▶ _Document extract_:
★ ★ ★
From the start of generating awareness of your freelance business, you want to be storytelling the results you bring your clients.
Also, throughout awareness you want to show why potential clients need your services too.
As potential clients can not always know that the services you provide is what they need to achieve a specific result.
After you’ve created this awareness and the potential client has started to show interest in you by engaging with your posts, it’s time to build on the relationship.
Build on the relationship by looking at the potential clients business, ask about their future projects, and take a real interest in them.
This is when you can really start to build the trust because you’re going to do something now that will get you one step through the door.
As you’ve investigated the clients business and there future plans, offer free advice or a low cost service.
It may sound counterintuitive, especially if you’re trying to get high ticket sales, but it works.
This pricing strategy works as the client trusts that you have some real expertise in your area or can deliver the results you promised.
When the client wants to know the price immediately
There are many times when you are trying to talk to a client about your services, yet all they are interested in is the price.
★ ★ ★
▶ _Raw data_:

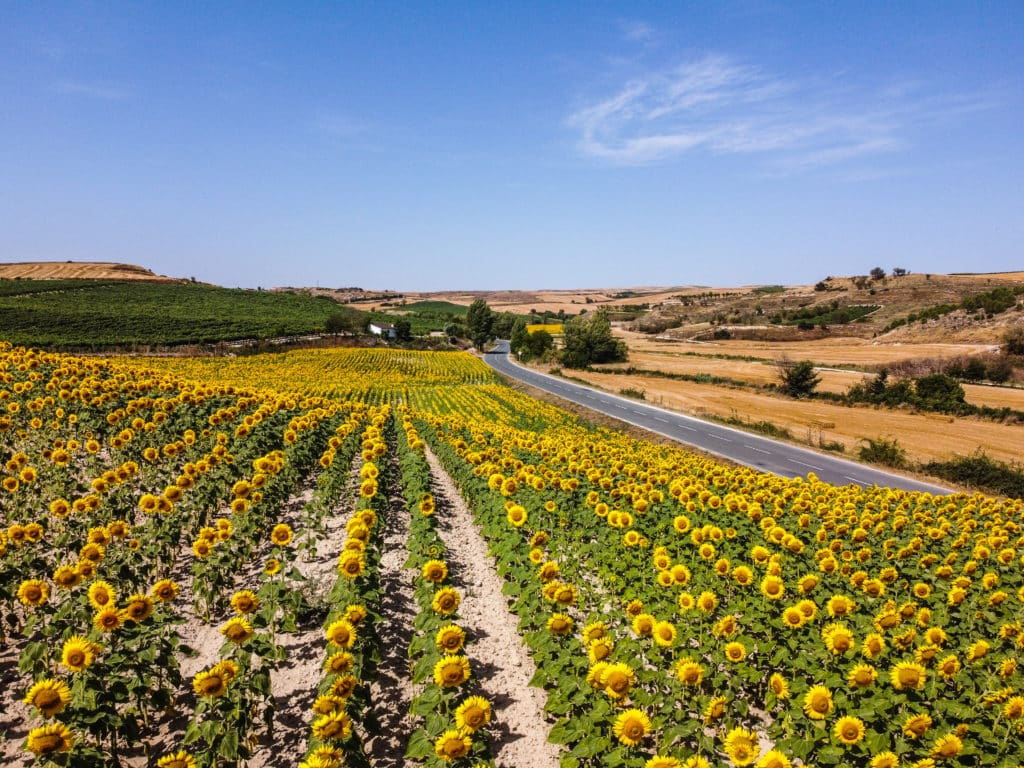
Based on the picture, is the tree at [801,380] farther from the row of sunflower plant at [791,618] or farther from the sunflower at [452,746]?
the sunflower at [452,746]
★ ★ ★
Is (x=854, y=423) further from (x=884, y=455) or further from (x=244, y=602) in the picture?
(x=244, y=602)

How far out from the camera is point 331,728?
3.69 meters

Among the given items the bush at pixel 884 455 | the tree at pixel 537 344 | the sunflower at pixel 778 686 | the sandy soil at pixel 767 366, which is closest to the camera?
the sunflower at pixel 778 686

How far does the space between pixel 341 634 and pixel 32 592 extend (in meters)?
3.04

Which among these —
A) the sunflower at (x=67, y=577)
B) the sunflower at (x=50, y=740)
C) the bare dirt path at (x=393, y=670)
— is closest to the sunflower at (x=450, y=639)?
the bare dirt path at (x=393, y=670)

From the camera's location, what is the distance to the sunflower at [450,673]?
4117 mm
★ ★ ★
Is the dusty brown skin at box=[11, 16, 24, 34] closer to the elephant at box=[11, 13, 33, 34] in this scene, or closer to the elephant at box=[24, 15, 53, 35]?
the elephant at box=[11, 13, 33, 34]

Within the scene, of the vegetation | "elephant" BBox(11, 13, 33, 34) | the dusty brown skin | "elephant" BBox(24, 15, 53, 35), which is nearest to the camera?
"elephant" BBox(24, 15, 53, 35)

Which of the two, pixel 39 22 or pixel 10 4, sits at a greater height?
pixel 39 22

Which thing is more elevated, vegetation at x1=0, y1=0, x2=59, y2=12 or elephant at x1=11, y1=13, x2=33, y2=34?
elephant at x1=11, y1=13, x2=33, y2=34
★ ★ ★
▶ _Aim of the task_:
Print the part of the freelance clients text from "After you’ve created" to "results you promised.", word for word.

▶ _Solution_:
After you’ve created this awareness and the potential client has started to show interest in you by engaging with your posts, it’s time to build on the relationship.
Build on the relationship by looking at the potential clients business, ask about their future projects, and take a real interest in them.
This is when you can really start to build the trust because you’re going to do something now that will get you one step through the door.
As you’ve investigated the clients business and there future plans, offer free advice or a low cost service.
It may sound counterintuitive, especially if you’re trying to get high ticket sales, but it works.
This pricing strategy works as the client trusts that you have some real expertise in your area or can deliver the results you promised.